▶ **PASSAGE TO READ**
One of my pet peeves is the obligatory giant dent in the subframe on almost all c2 & C3 Corvettes (and first gen Camaros) caused by using a floor jack without a 2x6 on top of the jack. My spare frame is no exception. I repaired that dent 12 years ago before putting my Z back together. Took the same approach on this one, except that I welded in a couple supports and welded a long piece of steel to the underside of the plate after getting it back into the right shape. My reinforcement metal is almost double the thickness of the frame metal. My hope is that even if some moron jacks it up by the subframe, it won't bend again. You can see I got good penetration on the welds.
Not quite done yet, but got it roughed in. Sorry; forgot to take a "before" pic. Trust me; it was hideous.

Also; after working for 8 hours on Corvette stuff, I pulled the distributor in the Spitfire and ran the oil pump with a drill. Now has oil pressure when cranking!!! Will post in that thread.

dykstra
05-12-2024, 12:02 PM
Pretty slick reinforcement!

Lynn
05-31-2024, 04:16 PM
Have not posted on this thread in a while. Been handling some projects for Sherri. I did get to clean up each of the two frames I have here. I need some help from the Corvette experts.

I have sought help from the Judging Manual on this. No mention.

I know that the part number and date of assembly of the frame was stenciled on an outer rail. I found evidence; although hard to read.

I also know that, although the manual is SILENT on the VIN or partial VIN stamping on the frame, folks have posted pics of the VIN being stamped on top of the driver side frame rail just in front of the rear axle. I have two frames here, and NO EVIDENCE on either one of any VIN, whole or partial. One is pretty rusty, but not up on top. The other is not rusty at all, but still no evidence of a VIN.

Do you know if some of the 1970 models (restoring my 70 LT-1) could have been assembled without the VIN being stamped on the top of the frame?

Last question; again the Judging manual is silent on this. Both of these (1970) frames have some stampings on the underside. The rear reinforcing gussets on one of the frames are too rusty to see any stamps, at least before I get a chance to turn it over and clean it well. On the other, there are clearly stamps about the size of a quarter with -10 inside the circle. Pics attached. One frame has -30 in a circle on the driver side of the cross member; the other has -70. The judging manual mentions green crayon marks of something like "1" "2" or "3" to indicate how many shims need to go above the aluminum body mount bushing. But it says nothing about "minus" numbers with a circle around them.

▶ **INFORMATION PROVIDED**
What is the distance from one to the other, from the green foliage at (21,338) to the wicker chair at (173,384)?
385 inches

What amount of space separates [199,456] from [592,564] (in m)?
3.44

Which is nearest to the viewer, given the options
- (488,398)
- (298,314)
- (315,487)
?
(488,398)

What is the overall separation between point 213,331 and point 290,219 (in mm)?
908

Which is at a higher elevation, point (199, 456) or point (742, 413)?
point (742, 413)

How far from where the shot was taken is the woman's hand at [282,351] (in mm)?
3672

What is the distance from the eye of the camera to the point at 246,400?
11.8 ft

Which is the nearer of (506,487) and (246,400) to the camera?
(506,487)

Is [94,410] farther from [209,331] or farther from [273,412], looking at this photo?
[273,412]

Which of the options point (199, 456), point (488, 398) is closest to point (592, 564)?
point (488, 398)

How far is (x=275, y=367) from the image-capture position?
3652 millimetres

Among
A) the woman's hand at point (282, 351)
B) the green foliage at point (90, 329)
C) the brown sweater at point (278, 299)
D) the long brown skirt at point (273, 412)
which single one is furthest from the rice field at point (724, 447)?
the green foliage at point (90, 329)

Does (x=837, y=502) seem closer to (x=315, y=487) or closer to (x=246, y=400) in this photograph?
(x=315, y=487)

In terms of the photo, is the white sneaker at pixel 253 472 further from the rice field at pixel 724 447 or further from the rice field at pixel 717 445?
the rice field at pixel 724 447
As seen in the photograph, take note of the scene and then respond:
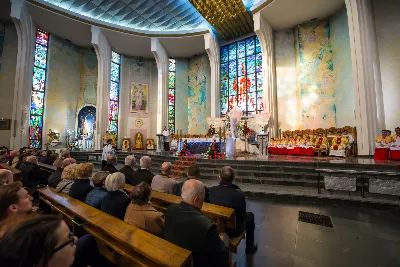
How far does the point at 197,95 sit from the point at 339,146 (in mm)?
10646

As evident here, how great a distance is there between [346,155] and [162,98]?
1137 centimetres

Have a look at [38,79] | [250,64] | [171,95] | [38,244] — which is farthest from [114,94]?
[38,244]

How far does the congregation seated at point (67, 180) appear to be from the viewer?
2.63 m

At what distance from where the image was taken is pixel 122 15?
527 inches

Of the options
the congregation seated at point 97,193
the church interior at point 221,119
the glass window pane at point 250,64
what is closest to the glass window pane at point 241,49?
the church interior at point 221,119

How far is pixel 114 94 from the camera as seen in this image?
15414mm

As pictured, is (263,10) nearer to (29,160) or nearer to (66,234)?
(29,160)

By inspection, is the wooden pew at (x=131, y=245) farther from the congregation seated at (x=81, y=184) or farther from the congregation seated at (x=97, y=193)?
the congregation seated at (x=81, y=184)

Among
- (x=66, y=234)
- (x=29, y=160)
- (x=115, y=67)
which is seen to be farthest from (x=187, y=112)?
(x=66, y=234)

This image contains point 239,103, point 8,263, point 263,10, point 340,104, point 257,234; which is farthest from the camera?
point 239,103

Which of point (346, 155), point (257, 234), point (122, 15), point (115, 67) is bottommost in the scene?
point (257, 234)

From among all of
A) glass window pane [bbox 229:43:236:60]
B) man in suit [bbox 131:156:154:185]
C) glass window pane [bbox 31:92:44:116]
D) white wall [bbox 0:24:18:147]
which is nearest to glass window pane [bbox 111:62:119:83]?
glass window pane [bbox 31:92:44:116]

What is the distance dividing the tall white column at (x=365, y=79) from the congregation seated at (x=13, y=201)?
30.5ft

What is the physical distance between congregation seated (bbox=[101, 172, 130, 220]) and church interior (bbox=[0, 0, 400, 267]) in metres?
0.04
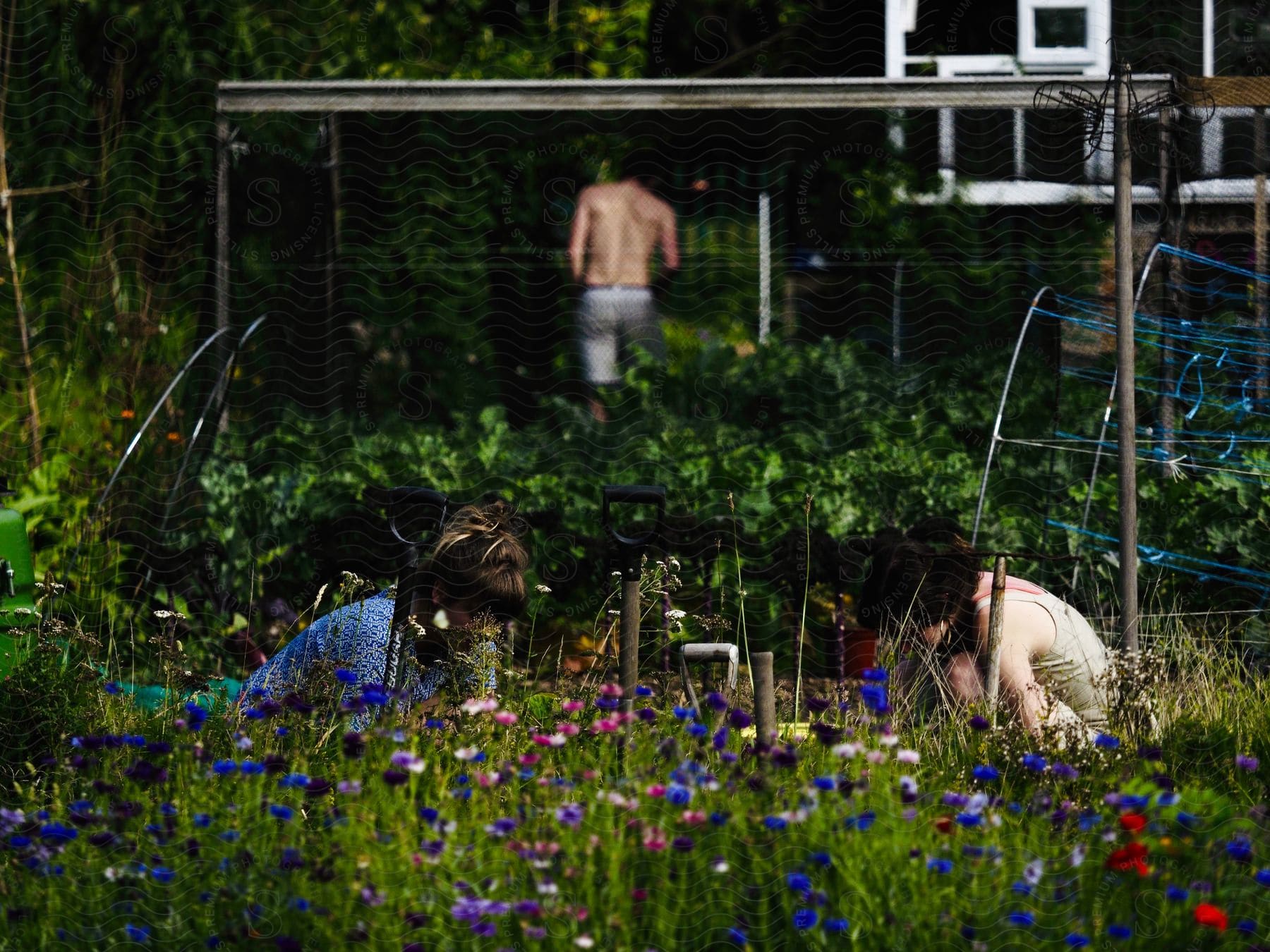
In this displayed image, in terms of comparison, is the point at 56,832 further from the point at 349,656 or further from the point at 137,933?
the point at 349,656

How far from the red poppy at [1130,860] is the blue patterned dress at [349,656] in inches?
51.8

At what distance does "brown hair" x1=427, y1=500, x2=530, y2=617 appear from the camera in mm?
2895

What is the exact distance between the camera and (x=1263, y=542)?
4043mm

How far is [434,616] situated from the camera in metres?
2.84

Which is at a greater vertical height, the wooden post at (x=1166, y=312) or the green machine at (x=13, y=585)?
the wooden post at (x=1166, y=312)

==

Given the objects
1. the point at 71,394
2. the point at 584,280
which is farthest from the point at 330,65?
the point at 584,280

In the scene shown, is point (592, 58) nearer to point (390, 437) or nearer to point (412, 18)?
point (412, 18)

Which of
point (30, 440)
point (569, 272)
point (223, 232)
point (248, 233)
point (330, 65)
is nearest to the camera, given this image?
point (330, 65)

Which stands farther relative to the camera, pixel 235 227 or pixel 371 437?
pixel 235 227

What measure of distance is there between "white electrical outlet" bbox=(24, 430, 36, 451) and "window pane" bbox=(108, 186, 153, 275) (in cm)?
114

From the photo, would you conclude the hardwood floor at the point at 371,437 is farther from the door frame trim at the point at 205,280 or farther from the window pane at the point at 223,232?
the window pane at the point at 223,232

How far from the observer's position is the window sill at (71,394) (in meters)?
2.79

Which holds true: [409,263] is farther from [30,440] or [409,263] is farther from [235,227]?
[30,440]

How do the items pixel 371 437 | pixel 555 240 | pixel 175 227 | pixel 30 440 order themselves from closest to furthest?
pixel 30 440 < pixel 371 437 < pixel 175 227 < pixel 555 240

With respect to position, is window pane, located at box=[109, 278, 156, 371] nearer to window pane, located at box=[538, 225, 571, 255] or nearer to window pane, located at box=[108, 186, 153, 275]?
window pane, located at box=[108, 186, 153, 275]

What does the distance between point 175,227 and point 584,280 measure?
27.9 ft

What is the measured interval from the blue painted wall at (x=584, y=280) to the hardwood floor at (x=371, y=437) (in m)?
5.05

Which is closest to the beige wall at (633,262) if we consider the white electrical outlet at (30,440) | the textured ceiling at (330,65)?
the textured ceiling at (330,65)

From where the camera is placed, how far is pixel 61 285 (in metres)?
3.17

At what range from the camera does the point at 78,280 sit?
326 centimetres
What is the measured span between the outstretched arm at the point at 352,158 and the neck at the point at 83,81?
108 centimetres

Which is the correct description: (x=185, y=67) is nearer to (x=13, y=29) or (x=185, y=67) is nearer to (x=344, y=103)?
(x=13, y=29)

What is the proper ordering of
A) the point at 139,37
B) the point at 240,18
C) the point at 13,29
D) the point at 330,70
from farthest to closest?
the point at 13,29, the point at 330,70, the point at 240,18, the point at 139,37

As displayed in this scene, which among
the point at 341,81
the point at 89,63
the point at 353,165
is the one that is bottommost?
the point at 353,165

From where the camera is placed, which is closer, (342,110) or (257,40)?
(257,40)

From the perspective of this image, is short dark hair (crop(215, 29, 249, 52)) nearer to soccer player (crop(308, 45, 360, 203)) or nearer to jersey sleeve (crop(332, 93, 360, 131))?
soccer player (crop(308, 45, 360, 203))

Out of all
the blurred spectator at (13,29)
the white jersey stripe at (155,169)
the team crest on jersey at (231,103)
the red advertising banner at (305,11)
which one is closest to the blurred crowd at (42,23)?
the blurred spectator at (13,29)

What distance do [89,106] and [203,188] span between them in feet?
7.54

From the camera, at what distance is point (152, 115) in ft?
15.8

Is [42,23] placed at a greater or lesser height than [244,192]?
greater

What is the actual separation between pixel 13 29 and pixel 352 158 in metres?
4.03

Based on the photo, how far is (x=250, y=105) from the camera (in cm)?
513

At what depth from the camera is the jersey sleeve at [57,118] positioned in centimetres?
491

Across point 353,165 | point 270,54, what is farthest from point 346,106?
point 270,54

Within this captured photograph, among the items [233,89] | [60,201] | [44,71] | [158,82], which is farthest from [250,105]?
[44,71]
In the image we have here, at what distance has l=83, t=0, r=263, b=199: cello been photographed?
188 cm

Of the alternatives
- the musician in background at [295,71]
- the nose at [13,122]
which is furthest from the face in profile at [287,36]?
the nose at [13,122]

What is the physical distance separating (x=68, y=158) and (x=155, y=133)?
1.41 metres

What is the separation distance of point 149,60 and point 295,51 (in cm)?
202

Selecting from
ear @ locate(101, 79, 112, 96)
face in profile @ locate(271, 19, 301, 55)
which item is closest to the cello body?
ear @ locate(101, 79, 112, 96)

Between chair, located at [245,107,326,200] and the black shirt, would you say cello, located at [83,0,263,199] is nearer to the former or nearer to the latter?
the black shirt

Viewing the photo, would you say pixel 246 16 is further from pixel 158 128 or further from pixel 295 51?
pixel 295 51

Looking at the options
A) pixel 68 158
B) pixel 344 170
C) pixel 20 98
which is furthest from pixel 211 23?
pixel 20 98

▶ **WRITTEN REQUEST**
Rewrite the Corvette frame post starting with "Do you know" and going on through "circle around them.", replacing "green crayon" with "yellow crayon". The listing has no connection to the forum post about Corvette frames.

▶ **SOLVED EXERCISE**
Do you know if some of the 1970 models (restoring my 70 LT-1) could have been assembled without the VIN being stamped on the top of the frame?

Last question; again the Judging manual is silent on this. Both of these (1970) frames have some stampings on the underside. The rear reinforcing gussets on one of the frames are too rusty to see any stamps, at least before I get a chance to turn it over and clean it well. On the other, there are clearly stamps about the size of a quarter with -10 inside the circle. Pics attached. One frame has -30 in a circle on the driver side of the cross member; the other has -70. The judging manual mentions yellow crayon marks of something like "1" "2" or "3" to indicate how many shims need to go above the aluminum body mount bushing. But it says nothing about "minus" numbers with a circle around them.